Work item: Reproduce exactly the lines from the top of the records below through the line holding "common name: old-world mice and rats".

Available data:
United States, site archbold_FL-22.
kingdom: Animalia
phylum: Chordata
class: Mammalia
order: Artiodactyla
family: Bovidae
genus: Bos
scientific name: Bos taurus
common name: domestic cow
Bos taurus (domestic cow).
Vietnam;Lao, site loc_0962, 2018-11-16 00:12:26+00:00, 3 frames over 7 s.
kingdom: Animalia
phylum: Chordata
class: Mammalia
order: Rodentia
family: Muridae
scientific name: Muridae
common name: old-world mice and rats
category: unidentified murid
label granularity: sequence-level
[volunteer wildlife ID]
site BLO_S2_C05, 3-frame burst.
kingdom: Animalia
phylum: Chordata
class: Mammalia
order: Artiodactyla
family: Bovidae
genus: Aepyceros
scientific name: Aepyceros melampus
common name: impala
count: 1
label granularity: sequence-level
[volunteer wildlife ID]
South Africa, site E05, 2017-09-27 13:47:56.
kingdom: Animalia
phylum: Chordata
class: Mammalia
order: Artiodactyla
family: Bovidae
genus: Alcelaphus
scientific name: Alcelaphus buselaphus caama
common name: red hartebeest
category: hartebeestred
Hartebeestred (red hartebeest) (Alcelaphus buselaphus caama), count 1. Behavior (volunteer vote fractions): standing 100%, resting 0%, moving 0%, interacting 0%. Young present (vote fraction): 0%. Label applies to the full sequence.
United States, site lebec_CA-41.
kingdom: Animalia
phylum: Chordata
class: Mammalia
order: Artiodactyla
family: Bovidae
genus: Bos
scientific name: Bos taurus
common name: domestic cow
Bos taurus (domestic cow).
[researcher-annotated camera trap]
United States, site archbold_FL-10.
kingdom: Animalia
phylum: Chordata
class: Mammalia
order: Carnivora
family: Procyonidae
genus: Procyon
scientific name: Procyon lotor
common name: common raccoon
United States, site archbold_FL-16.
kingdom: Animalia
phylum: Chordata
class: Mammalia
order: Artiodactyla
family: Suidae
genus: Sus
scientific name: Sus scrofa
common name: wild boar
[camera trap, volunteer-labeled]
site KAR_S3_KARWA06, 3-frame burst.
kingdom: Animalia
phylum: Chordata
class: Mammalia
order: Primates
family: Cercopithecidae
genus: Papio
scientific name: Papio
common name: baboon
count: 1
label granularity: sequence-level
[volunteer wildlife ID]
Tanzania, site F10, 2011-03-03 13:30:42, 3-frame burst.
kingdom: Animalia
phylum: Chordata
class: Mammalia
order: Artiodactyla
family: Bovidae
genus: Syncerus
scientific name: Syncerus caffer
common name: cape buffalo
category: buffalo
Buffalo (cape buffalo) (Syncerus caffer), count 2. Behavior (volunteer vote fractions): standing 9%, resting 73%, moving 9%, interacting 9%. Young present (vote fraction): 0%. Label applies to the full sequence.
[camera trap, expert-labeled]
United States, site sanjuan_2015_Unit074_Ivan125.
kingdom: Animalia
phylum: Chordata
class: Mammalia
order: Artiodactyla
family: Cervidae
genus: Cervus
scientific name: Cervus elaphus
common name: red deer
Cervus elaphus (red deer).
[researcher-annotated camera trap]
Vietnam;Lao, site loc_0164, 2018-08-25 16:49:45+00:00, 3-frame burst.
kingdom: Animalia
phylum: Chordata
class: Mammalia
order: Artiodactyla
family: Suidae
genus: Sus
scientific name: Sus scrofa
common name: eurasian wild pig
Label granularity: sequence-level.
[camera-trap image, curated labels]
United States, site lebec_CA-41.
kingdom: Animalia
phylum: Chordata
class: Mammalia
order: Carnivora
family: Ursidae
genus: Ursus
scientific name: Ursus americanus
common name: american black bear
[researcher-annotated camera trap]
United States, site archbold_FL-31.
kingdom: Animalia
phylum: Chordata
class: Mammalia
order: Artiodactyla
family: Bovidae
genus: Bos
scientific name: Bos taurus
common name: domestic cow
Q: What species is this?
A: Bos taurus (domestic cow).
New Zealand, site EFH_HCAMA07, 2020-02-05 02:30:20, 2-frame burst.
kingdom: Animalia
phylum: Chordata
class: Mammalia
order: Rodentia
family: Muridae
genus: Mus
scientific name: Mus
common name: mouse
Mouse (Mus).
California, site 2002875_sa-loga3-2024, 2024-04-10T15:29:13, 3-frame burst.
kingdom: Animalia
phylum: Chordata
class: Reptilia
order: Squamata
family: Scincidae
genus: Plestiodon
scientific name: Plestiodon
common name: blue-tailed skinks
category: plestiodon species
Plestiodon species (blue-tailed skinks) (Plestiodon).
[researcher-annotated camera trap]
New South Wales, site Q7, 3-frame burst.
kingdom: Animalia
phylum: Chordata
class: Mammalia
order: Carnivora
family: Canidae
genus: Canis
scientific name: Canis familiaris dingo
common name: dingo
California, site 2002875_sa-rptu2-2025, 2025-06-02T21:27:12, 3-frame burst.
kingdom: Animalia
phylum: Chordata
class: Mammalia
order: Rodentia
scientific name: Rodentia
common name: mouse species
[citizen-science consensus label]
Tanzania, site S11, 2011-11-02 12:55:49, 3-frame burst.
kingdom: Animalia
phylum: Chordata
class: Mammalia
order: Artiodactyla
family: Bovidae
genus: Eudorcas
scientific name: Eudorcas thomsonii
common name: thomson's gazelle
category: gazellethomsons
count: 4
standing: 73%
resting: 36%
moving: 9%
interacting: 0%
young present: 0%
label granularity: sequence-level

Task solution:
United States, site archbold_FL-22.
kingdom: Animalia
phylum: Chordata
class: Mammalia
order: Artiodactyla
family: Bovidae
genus: Bos
scientific name: Bos taurus
common name: domestic cow
Bos taurus (domestic cow).
Vietnam;Lao, site loc_0962, 2018-11-16 00:12:26+00:00, 3 frames over 7 s.
kingdom: Animalia
phylum: Chordata
class: Mammalia
order: Rodentia
family: Muridae
scientific name: Muridae
common name: old-world mice and rats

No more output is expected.